[Spatial relationship records]

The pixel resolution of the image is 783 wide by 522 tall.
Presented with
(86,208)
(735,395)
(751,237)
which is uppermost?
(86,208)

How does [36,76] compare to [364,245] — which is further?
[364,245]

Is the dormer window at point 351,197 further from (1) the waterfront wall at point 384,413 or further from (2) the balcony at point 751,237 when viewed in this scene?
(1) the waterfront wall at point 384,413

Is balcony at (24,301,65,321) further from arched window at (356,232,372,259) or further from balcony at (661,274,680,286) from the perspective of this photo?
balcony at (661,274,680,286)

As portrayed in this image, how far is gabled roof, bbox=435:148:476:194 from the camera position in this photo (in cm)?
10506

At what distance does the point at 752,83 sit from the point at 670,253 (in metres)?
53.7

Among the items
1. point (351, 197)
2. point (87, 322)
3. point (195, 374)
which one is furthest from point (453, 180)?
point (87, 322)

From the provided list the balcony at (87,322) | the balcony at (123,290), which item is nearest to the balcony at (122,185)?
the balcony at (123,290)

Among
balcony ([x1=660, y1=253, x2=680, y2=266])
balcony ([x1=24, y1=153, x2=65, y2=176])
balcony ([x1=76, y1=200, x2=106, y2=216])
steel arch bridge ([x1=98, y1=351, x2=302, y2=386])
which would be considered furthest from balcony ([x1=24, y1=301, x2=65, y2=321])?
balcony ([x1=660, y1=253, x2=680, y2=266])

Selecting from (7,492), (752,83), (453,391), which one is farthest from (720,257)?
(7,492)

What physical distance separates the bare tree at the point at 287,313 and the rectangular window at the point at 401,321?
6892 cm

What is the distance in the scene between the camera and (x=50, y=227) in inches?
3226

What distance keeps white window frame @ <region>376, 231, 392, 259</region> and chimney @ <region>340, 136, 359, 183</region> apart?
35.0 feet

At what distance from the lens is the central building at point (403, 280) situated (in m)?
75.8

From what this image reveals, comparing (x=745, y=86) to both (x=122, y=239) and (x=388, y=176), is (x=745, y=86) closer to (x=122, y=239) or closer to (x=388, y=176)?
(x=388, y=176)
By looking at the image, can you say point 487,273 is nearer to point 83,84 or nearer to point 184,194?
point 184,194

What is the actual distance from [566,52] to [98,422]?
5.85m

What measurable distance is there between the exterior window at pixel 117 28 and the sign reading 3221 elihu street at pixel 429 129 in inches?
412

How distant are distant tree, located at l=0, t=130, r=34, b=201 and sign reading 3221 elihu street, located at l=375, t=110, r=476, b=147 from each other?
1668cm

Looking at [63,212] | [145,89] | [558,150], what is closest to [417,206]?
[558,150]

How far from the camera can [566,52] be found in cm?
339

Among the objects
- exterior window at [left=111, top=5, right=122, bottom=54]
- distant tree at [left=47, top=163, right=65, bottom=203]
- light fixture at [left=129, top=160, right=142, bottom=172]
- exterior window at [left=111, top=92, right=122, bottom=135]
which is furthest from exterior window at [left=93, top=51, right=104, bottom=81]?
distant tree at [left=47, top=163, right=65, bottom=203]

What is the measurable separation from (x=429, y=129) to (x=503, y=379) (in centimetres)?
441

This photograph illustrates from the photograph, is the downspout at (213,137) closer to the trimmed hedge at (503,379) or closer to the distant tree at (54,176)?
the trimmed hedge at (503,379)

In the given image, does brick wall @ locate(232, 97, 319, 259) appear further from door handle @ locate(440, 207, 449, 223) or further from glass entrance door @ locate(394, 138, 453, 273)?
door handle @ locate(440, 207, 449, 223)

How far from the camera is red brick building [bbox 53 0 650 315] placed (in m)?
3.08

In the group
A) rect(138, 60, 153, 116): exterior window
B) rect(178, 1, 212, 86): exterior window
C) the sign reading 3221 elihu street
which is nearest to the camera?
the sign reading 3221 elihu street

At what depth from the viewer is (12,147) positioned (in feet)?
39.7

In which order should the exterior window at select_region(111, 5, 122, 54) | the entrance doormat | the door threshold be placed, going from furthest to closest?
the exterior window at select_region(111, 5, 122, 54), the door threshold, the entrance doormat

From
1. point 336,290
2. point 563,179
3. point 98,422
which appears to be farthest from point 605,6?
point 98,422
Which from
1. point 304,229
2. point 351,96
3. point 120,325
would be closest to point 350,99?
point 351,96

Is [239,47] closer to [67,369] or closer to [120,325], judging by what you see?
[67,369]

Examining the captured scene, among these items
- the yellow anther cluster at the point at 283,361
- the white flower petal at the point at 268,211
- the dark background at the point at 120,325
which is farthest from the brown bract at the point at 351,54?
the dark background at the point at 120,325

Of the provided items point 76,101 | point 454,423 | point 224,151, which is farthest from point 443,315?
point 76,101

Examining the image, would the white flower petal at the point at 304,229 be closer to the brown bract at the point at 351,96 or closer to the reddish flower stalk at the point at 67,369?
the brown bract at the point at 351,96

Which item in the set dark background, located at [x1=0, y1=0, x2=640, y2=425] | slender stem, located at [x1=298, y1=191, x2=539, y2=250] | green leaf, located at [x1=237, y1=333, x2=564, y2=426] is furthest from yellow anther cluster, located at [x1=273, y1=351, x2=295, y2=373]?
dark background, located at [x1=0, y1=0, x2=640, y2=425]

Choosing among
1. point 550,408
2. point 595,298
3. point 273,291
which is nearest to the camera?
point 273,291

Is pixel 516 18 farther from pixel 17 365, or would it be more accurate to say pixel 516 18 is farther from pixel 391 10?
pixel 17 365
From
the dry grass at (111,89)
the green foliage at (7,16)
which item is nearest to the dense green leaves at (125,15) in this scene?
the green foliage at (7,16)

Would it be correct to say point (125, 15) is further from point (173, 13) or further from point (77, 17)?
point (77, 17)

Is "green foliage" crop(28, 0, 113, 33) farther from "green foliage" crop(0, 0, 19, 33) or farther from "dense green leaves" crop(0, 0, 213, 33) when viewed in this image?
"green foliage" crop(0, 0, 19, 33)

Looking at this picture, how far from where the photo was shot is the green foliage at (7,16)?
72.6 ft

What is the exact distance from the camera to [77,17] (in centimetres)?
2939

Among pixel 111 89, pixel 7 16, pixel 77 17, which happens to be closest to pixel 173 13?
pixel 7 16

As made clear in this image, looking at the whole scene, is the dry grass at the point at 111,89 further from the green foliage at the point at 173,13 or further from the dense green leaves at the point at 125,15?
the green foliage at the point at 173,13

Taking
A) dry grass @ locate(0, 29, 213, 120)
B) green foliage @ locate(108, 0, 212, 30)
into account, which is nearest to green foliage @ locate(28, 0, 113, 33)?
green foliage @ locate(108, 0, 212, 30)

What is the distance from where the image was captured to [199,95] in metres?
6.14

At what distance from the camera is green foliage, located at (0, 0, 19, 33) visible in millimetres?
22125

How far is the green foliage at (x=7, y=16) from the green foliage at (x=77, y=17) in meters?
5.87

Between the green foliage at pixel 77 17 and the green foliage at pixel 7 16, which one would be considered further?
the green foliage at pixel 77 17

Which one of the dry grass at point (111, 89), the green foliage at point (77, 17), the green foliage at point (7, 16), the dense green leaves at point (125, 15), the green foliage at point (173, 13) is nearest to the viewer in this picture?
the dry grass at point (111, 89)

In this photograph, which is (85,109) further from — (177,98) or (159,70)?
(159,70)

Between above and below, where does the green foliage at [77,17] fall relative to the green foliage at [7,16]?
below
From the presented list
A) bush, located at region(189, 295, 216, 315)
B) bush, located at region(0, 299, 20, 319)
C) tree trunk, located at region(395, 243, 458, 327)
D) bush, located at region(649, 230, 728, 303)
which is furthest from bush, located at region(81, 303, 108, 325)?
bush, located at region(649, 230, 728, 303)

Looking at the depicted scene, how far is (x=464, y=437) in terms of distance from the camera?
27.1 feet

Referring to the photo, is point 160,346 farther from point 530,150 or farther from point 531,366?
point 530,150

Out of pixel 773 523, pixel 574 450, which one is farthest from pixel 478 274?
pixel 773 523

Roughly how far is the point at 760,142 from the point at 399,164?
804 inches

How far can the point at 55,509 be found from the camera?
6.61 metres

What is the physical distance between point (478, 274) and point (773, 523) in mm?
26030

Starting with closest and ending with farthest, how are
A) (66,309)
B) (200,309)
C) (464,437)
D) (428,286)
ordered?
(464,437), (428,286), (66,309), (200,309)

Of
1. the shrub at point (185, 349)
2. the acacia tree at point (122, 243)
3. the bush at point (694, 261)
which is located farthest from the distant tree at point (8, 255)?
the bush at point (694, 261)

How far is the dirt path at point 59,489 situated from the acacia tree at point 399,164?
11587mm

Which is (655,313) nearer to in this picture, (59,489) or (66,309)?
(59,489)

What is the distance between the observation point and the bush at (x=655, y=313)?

Task objective: Print from the line containing "Out of pixel" to the last line above, exactly as written.

Solution to this problem:
Out of pixel 773 523, pixel 574 450, which one is farthest from pixel 478 274?
pixel 773 523

Roughly how far is the point at 760,142 from the point at 399,164?
804 inches

How far can the point at 55,509 be found from the camera?
6.61 metres

What is the physical distance between point (478, 274) and point (773, 523) in mm?
26030

Starting with closest and ending with farthest, how are
A) (66,309)
B) (200,309)
C) (464,437)
D) (428,286)
ordered?
(464,437), (428,286), (66,309), (200,309)

Of
1. the shrub at point (185, 349)
2. the acacia tree at point (122, 243)
3. the bush at point (694, 261)
which is located farthest from the distant tree at point (8, 255)?
the bush at point (694, 261)

How far is the dirt path at point 59,489 situated from the acacia tree at point 399,164?
11587mm

Which is (655,313) nearer to in this picture, (59,489) or (66,309)?
(59,489)

What is the distance between the observation point and the bush at (x=655, y=313)?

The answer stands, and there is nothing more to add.